Impostos

Fim das borlas. Há novas regras europeias para o IVA nas compras on-line

O tempo em que as compras on-line de produtos de baixo valor, importados para a UE, estavam isentos de IVA chega esta quinta-feira, ao fim.

O tempo em que as compras on-line de produtos de baixo valor, importados para a União Europeia (UE), estavam isentos de IVA chega esta quinta-feira, dia 1 de julho, ao fim.

A UE acaba de anunciar as novas regras em matéria de imposto sobre o valor acrescentado (IVA) aplicáveis às compras on-line, com alterações que visam assegurar condições de concorrência mais equitativas para as empresas, simplificar o comércio eletrónico transfronteiras, bem como aumentar a transparência para os compradores no que diz respeito aos preços e à escolha dos consumidores.

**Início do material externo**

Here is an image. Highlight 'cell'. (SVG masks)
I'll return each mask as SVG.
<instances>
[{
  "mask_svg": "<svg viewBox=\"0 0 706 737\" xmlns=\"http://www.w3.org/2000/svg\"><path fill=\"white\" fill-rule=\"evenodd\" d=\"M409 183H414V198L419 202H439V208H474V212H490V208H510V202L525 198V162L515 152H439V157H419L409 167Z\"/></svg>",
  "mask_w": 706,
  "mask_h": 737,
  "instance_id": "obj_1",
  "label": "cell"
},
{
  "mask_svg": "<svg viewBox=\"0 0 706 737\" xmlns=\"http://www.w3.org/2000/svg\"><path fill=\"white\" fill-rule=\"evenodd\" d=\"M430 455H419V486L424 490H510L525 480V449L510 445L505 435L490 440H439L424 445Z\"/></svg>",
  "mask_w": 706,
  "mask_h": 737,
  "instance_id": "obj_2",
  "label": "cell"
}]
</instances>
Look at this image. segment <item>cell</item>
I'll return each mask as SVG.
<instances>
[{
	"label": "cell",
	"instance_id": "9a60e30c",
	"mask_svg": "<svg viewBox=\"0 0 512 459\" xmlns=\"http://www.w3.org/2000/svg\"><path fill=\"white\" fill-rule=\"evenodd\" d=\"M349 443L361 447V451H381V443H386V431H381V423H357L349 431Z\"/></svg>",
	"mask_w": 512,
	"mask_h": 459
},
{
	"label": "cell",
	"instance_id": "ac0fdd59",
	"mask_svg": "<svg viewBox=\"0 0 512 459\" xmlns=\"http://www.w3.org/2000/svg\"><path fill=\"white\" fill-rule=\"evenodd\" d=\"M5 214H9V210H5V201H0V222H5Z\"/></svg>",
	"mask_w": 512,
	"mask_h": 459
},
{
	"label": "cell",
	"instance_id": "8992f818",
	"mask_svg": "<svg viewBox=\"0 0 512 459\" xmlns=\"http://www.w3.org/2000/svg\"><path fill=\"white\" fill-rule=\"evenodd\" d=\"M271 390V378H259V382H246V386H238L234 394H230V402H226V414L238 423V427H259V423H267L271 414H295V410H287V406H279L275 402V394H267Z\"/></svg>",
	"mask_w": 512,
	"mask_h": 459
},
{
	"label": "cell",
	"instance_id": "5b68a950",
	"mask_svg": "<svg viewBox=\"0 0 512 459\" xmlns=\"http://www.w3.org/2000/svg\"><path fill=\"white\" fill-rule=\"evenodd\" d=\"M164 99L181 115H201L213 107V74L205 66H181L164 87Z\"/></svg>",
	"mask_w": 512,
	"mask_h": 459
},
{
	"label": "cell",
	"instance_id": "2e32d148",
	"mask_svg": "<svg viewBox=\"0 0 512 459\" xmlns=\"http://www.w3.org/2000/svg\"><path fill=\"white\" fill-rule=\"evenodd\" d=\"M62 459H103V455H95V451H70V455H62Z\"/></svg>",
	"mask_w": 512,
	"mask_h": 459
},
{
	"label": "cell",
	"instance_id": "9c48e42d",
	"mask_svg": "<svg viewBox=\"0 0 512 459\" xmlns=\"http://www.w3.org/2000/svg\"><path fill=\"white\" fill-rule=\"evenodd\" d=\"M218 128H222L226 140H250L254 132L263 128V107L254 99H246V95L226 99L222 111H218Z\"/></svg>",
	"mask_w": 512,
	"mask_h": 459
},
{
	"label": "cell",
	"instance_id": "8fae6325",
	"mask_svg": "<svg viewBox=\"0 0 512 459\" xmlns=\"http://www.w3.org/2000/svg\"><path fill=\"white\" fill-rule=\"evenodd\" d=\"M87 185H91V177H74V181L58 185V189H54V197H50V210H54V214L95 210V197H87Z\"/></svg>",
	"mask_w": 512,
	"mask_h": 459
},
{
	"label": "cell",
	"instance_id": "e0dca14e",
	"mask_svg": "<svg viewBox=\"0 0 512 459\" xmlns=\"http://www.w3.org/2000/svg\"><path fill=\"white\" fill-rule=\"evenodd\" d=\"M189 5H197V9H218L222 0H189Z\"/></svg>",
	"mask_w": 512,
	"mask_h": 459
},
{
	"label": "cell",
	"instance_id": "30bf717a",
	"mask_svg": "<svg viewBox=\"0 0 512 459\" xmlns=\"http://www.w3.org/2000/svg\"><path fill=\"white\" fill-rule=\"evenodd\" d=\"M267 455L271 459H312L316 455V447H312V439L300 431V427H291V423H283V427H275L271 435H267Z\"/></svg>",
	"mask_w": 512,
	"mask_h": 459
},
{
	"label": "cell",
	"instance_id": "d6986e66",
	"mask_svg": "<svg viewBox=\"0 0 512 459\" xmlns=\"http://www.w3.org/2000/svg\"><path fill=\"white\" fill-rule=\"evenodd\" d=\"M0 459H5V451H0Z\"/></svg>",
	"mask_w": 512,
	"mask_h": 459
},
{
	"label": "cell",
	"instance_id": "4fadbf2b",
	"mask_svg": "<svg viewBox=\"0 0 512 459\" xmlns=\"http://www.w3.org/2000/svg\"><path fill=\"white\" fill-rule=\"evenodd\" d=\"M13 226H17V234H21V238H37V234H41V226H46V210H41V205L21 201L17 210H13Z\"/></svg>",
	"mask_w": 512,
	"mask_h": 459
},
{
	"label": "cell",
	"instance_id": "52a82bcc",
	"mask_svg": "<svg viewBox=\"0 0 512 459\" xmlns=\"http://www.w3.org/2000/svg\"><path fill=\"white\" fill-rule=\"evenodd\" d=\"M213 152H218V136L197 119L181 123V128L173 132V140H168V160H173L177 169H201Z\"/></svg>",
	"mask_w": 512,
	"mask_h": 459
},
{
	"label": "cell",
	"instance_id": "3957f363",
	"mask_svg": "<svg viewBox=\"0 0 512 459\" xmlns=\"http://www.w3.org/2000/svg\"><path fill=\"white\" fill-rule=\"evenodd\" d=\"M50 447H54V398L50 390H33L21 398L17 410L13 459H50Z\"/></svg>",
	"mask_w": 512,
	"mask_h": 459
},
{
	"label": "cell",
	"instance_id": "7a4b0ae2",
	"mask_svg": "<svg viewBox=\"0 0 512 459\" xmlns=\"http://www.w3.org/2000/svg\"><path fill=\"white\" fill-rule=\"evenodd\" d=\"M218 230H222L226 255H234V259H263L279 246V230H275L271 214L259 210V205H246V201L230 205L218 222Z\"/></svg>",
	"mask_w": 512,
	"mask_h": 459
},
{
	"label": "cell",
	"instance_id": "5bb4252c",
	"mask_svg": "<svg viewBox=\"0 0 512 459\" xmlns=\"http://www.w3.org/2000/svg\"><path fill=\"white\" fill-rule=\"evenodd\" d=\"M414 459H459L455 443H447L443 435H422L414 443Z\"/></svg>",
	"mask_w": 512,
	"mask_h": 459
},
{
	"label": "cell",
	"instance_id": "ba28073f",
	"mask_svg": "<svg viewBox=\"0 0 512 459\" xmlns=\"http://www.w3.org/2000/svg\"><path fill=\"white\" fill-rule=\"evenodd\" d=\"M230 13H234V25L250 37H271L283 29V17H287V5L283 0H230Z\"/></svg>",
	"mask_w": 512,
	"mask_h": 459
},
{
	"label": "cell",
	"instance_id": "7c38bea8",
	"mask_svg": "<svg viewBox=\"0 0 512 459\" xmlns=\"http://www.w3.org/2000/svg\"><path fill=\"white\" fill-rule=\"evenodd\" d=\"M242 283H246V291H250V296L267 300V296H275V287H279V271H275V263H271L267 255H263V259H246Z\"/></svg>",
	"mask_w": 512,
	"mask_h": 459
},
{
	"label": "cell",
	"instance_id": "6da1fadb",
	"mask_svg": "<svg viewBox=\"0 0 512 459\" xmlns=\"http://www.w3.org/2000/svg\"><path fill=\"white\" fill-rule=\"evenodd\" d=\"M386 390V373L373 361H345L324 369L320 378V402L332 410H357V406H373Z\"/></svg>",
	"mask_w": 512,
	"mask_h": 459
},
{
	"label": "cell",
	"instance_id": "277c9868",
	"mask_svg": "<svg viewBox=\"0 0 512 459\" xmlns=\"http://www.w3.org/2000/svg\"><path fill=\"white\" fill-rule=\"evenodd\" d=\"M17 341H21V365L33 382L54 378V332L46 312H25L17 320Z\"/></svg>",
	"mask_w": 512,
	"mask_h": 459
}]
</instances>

As novas regras terão repercussões sobre os vendedores e os mercados ou plataformas on-line, dentro e fora da UE, operadores postais e serviços de correio rápido, administrações aduaneiras e fiscais, e também sobre os próprios consumidores.

A propósito desta mudança, a Comissão Europeia relembra que o sistema de IVA da UE foi atualizado pela última vez em 1993 e não acompanhou o crescimento do comércio eletrónico transfronteiras que transformou o setor retalhista nos últimos anos.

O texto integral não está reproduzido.